> **EXERCISE INSTRUCTIONS**
Repeat the records. Each line must match exactly.

> **DATA IN THIS EXERCISE**

--*--

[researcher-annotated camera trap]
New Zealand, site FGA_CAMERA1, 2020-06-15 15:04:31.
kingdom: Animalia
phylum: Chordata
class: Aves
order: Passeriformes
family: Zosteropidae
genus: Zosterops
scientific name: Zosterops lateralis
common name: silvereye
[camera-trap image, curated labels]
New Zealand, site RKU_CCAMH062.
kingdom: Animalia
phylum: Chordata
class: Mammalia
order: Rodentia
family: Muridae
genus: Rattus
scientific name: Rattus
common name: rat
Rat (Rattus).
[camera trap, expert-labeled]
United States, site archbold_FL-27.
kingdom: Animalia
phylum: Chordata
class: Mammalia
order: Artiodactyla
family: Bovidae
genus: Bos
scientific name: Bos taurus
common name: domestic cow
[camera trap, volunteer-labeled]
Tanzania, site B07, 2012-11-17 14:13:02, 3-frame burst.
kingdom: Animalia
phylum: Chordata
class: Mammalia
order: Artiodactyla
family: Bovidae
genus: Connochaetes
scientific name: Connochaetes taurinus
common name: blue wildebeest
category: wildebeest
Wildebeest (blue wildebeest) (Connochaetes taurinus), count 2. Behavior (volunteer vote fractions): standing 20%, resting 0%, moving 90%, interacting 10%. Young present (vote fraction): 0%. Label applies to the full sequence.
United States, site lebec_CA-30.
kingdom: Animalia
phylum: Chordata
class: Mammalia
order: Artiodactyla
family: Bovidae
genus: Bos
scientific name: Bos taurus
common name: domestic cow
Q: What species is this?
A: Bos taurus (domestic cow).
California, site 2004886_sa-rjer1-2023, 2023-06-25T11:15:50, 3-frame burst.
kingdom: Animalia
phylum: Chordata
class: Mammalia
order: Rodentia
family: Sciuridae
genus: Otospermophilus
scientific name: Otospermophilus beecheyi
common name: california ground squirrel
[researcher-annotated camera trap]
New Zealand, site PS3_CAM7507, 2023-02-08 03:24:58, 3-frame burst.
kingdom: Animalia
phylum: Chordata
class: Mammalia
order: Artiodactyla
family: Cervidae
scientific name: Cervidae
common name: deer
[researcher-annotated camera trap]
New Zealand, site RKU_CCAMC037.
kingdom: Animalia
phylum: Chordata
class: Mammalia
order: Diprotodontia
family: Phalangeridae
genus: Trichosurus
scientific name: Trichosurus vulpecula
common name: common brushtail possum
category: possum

--*--

> **RESPONSE AREA**
[researcher-annotated camera trap]
New Zealand, site FGA_CAMERA1, 2020-06-15 15:04:31.
kingdom: Animalia
phylum: Chordata
class: Aves
order: Passeriformes
family: Zosteropidae
genus: Zosterops
scientific name: Zosterops lateralis
common name: silvereye
[camera-trap image, curated labels]
New Zealand, site RKU_CCAMH062.
kingdom: Animalia
phylum: Chordata
class: Mammalia
order: Rodentia
family: Muridae
genus: Rattus
scientific name: Rattus
common name: rat
Rat (Rattus).
[camera trap, expert-labeled]
United States, site archbold_FL-27.
kingdom: Animalia
phylum: Chordata
class: Mammalia
order: Artiodactyla
family: Bovidae
genus: Bos
scientific name: Bos taurus
common name: domestic cow
[camera trap, volunteer-labeled]
Tanzania, site B07, 2012-11-17 14:13:02, 3-frame burst.
kingdom: Animalia
phylum: Chordata
class: Mammalia
order: Artiodactyla
family: Bovidae
genus: Connochaetes
scientific name: Connochaetes taurinus
common name: blue wildebeest
category: wildebeest
Wildebeest (blue wildebeest) (Connochaetes taurinus), count 2. Behavior (volunteer vote fractions): standing 20%, resting 0%, moving 90%, interacting 10%. Young present (vote fraction): 0%. Label applies to the full sequence.
United States, site lebec_CA-30.
kingdom: Animalia
phylum: Chordata
class: Mammalia
order: Artiodactyla
family: Bovidae
genus: Bos
scientific name: Bos taurus
common name: domestic cow
Q: What species is this?
A: Bos taurus (domestic cow).
California, site 2004886_sa-rjer1-2023, 2023-06-25T11:15:50, 3-frame burst.
kingdom: Animalia
phylum: Chordata
class: Mammalia
order: Rodentia
family: Sciuridae
genus: Otospermophilus
scientific name: Otospermophilus beecheyi
common name: california ground squirrel
[researcher-annotated camera trap]
New Zealand, site PS3_CAM7507, 2023-02-08 03:24:58, 3-frame burst.
kingdom: Animalia
phylum: Chordata
class: Mammalia
order: Artiodactyla
family: Cervidae
scientific name: Cervidae
common name: deer
[researcher-annotated camera trap]
New Zealand, site RKU_CCAMC037.
kingdom: Animalia
phylum: Chordata
class: Mammalia
order: Diprotodontia
family: Phalangeridae
genus: Trichosurus
scientific name: Trichosurus vulpecula
common name: common brushtail possum
category: possum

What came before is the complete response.